27/04/10

Da Criminalização da Precariedade à Banditização da Polícia

A propósito desta notícia que se pode ler no Público: O rapper português MC Snake, ou Nuno Rodrigues, não bebeu álcool nem consumiu drogas no dia em que foi perseguido e baleado por um agente da Polícia de Segurança Pública (PSP), em Lisboa. É pelo menos essa uma das conclusões da autópsia realizada pelo Instituto Nacional de Medicina Legal, cujo relatório foi remetido recentemente à Polícia Judiciária (PJ) e ao Ministério Público -, o Tiago Mota Saraiva formula no 5dias a pergunta que se impõe: E agora não seria de responsabilizar a fonte da PSP que afirmava aos jornais exactamente o contrário?

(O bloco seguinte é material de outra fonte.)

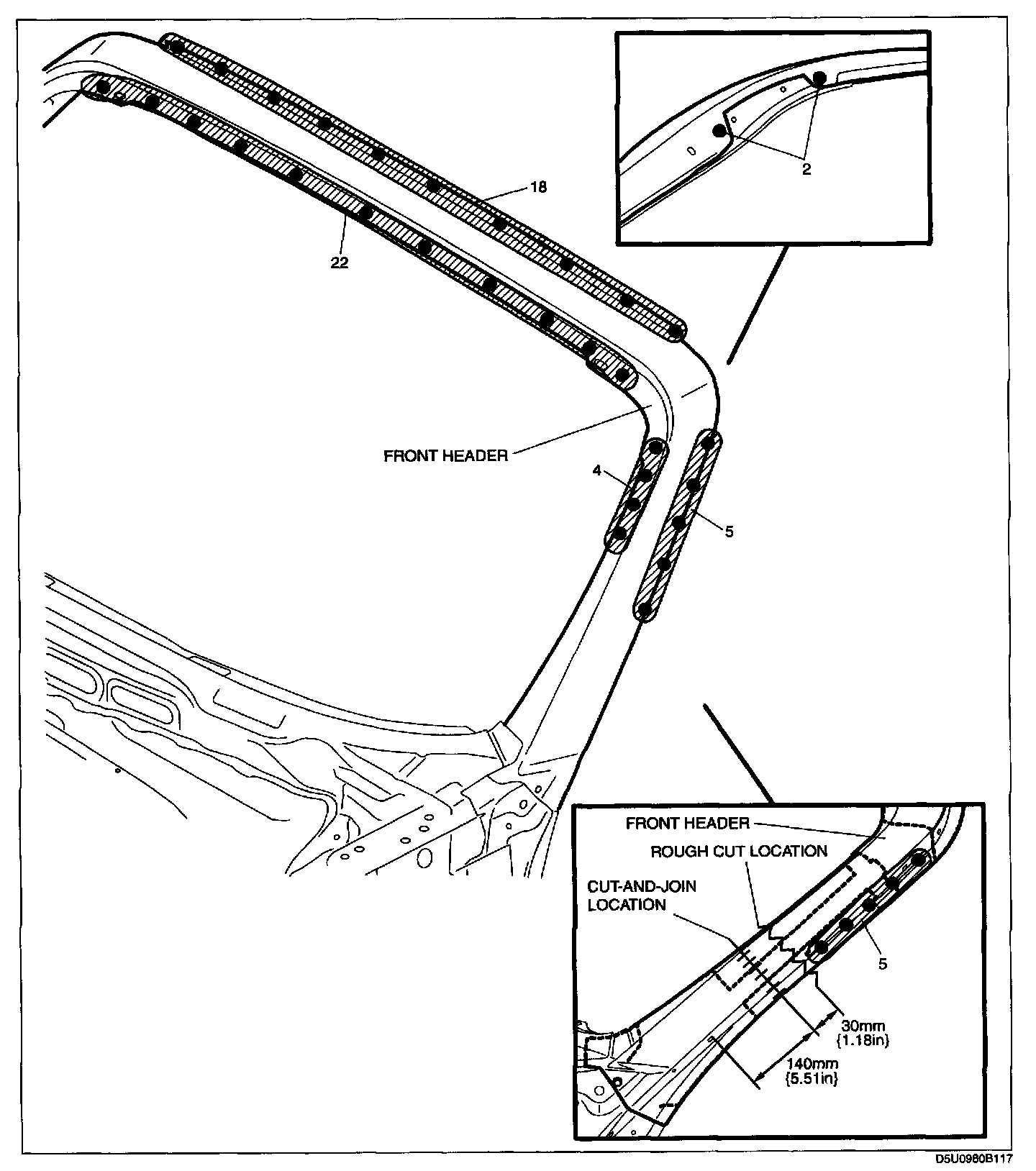 2

18

22

FRONT HEADER

4

5

FRONT HEADER

ROUGH CUT LOCATION

CUT-AND-JOIN LOCATION

5

30mm {1.18in}

140mm {5.51in}

D5U0960B117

Esta interrogação do TMS sugere uma conclusão importante e de longo alcance.  Criminologistas, sociólogos e pensadores como Nils Christie, Loïc Wacquant ou Zygmunt Bauman, entre outros que poderiam ou deveriam ser citados,  têm insistido na deriva penal das sociedades ocidentais, na "indústria do controle"(Nils Christie), na tendência à reciclagem neo-liberal da culpabilização/criminalização vitoriana dos pobres e da miséria, na evolução que conduz do Estado-Providência ao Estado-Penitência (Loïc Wacquant), na erosão do espaço público convivial e democrático pelas paixões securitárias e a privatização que incita à busca de soluções individuais para problemas sistémicos (Zygmunt Bauman).
Mas o que a notícia e o seu comentário pelo TMS nos indicam é que é preciso ir mais longe, compreendendo, a favor das análises de autores como os referidos e da nossa própria experiência quotidiana, que a criminalização e segregação de camadas precárias cada vez mais amplas são acompanhadas do reforço das prerrogativas policiais e da justificação do seu recurso a meios que, invocando a defesa da lei e da ordem, violam os próprios princípios da legalidade estabelecida que inspiraram os direitos constitucionais clássicos, conquistados por lutas seculares de reivindicação social e política. Criminalizam-se as condições precárias e banditiza-se a polícia para combater o crime. A criminalização da inutilidade ou da subalternidade económicas e políticas programa assim, e legitima-a, a banditização da polícia.